The visual critique turned out to be my favourite. You drop an image into Slack and ask what it thinks. For a marketer that might be a LinkedIn graphic before it goes out; for a designer, a quick gut-check on hierarchy or spacing before walking into a proper review. It's not there to replace human feedback — it's there so the first round of feedback is available the second you want it, rather than whenever someone happens to be free.

The practical bits crept in too. A new starter can simply tell Tamarin they're new and get pointed at onboarding docs, profile assets, social banners, meeting backgrounds — all the things people sheepishly ask for in their first fortnight. Marketing can ask about event tracking, promo codes, UTMs or company metrics without having to find and interrupt the one person who knows.

The more I used it, the less it felt like a chatbot and the more it felt like a conversation sitting on top of everything the company already knows.

Design systems were always knowledge systems

The deeper I got, the more I kept circling back to design systems.

Say "design system" and most people picture components. Buttons, forms, spacing tokens, typography, colour. Those matter, but they're the visible tip of it. What a design system actually does is distribute decisions, you decide something once, and hundreds of people get to benefit from that decision without ever having to make it themselves.

Look at it that way and an AI agent stops feeling exotic. Documentation, templates, guidelines, review processes, onboarding, the accumulated lore of an organisation, all of it gets dramatically more useful the moment you can simply ask for it, rather than excavating it from folders and three-year-old Slack threads.

Design systems distribute decisions. This distributes the knowledge behind them. The gap between those two things is smaller than I'd assumed.

Watching how knowledge moves

A happy accident of the project was getting properly hands-on with Langfuse, a company we joined forces with back in January.
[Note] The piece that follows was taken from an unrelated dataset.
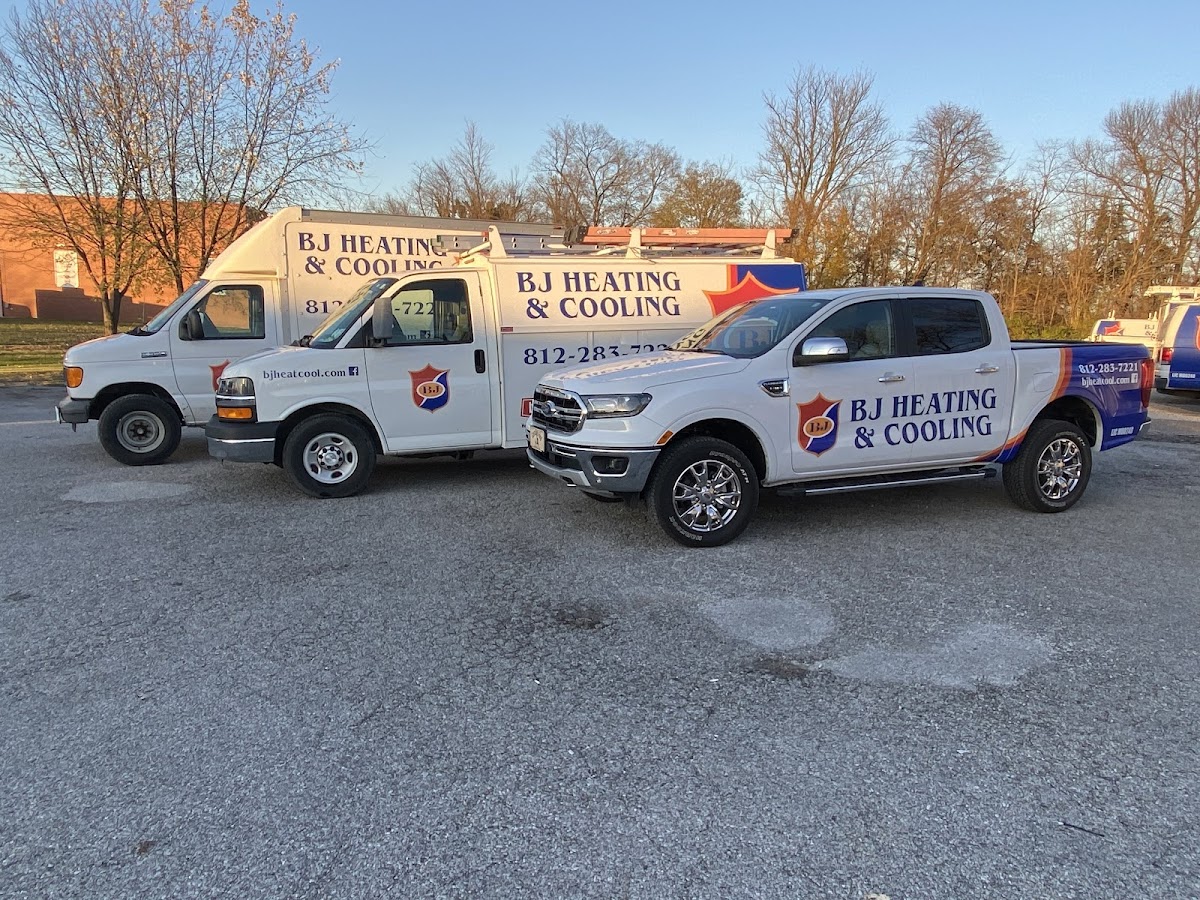 BJ Heating & Cooling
I wired its tracing into the agent so I could see how people were actually using it — which questions came up most, where it confidently fell on its face. Setup took minutes; the payoff was immediate. For the first time I could watch a design system being used rather than guess at it.

We've always measured outputs. This lets you measure the flow of information itself, where knowledge is hard to reach, where the docs are thin, where teams keep tripping over the same missing answer. That feels like a thread worth pulling.
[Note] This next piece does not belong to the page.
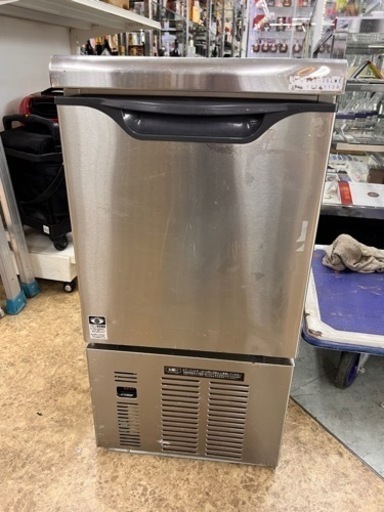 ダイワ 大和冷機 全自動製氷機 製氷機 DRI-25LME 【10964442】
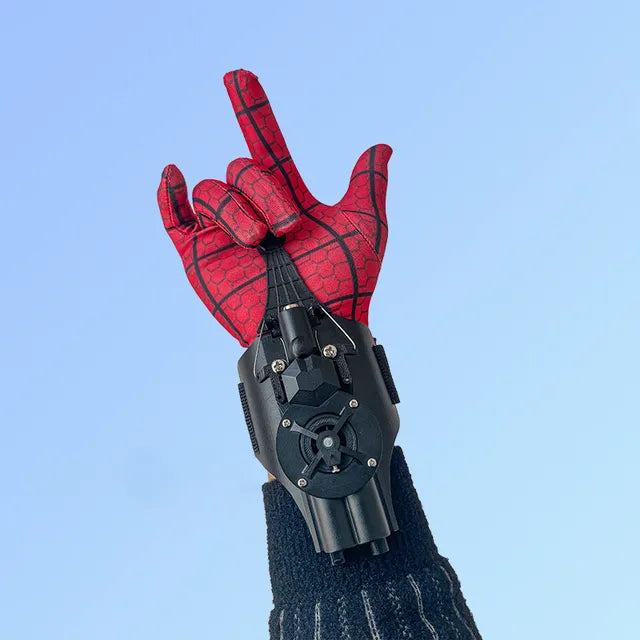 Spider Hero Web Launcher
Langfuse recording Tamarin

What happens next

Whether Tamarin is actually successful is a different question. The technology works, that much I can see in the traces. Whether people find it genuinely useful is the only test that counts, and it's one I can't run from my own laptop. Over the next few months I'll be watching adoption closely.
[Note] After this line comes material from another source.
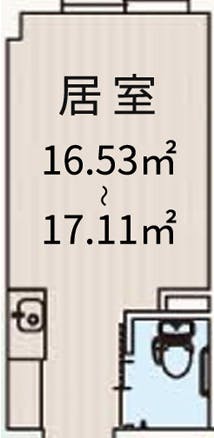 フォーユー八尾山本 間取図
Who gets the most out of it? Designers? New starters? Will marketing end up using it more than design ever does? Will it cut the interruptions, or just shuffle them somewhere I can't see? I don't know yet. That's rather the point of shipping it.

The broader idea, though, I'm fairly settled on. For a decade we've poured effort into systems that help people build consistent interfaces. I suspect the next decade is about systems that help people make consistent decisions.

So whether Tamarin sinks or swims doesn't keep me up at night. The more interesting question is whether AI quietly becomes part of the plumbing of a design organisation, the way design systems and documentation did before it. My money's on yes.

The teams that scale well from here won't be the ones with the most reviewers. They'll be the ones best at handing their knowledge around. 🍻

Side quest

In an attempt to help adoption and because it just seemed like fun, I created a quick promo video for Tamarin. Created using Claude and Remotion, I then hooked up ElevenLabs to get the voice over and sound effects. Utterly absurd use of my time, but I think it came out quite perfectly.